Written task » Filter the material below down to the lines that contain the word "farthest", and copy each of those lines.

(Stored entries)
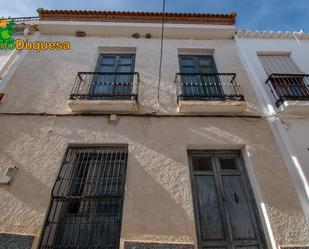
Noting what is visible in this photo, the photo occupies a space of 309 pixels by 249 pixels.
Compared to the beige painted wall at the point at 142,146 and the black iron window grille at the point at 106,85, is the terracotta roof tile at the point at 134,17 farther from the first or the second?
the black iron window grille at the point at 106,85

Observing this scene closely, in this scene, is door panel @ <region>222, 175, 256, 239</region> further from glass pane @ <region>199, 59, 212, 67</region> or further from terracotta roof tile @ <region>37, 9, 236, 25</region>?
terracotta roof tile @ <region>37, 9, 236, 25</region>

...

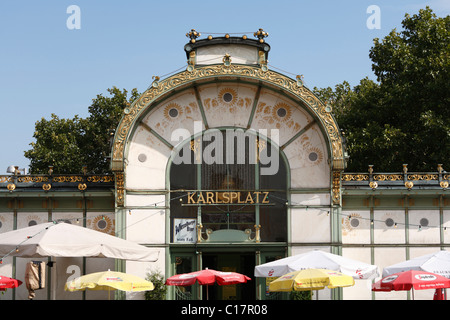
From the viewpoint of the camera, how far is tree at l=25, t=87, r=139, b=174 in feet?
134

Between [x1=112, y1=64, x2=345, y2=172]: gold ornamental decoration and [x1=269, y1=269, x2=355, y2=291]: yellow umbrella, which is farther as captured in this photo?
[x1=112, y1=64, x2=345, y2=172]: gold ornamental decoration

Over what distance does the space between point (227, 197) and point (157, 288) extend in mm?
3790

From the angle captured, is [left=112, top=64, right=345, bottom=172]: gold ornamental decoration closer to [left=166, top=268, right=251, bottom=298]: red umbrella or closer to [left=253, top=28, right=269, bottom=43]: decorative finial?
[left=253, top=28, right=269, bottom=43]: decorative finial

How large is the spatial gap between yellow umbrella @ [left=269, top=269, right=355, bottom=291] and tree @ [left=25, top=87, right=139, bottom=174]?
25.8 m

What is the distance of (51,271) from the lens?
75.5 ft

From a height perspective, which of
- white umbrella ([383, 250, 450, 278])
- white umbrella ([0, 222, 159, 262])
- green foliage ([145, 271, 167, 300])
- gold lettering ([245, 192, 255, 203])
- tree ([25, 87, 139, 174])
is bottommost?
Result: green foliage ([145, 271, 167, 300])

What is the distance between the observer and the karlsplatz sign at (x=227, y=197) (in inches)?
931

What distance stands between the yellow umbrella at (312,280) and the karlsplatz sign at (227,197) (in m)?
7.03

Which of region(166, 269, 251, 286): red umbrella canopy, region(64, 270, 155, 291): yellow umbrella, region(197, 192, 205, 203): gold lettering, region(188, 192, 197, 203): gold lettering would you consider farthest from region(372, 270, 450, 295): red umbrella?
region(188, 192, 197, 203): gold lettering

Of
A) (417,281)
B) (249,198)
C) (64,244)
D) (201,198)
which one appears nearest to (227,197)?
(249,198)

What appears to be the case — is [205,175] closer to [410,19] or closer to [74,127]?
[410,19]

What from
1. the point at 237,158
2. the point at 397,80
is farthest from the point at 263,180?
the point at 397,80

--

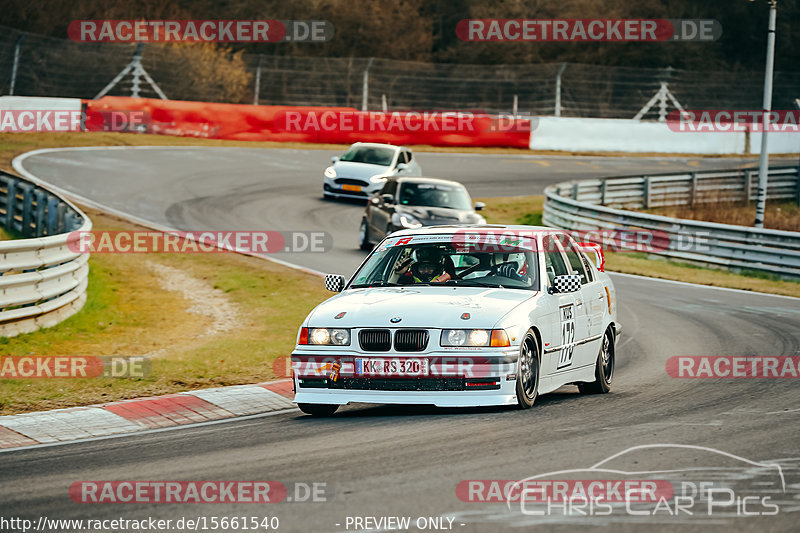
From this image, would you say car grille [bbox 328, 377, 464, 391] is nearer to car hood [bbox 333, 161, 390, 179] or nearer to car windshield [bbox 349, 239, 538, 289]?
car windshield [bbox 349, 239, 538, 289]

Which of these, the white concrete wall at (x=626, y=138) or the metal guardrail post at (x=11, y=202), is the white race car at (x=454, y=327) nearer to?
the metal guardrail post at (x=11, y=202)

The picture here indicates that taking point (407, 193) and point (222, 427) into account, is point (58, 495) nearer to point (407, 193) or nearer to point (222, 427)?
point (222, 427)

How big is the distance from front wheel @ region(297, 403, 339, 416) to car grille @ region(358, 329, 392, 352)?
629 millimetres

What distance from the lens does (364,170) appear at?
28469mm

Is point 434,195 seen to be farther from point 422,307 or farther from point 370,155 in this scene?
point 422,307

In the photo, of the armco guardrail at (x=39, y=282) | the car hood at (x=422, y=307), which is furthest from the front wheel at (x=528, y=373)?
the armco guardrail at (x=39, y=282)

Task result »
Which of region(166, 269, 251, 286): red umbrella canopy, region(64, 270, 155, 291): yellow umbrella, region(197, 192, 205, 203): gold lettering, region(188, 192, 197, 203): gold lettering would you consider farthest from region(372, 270, 450, 295): red umbrella?
is farthest from the point at 263,180?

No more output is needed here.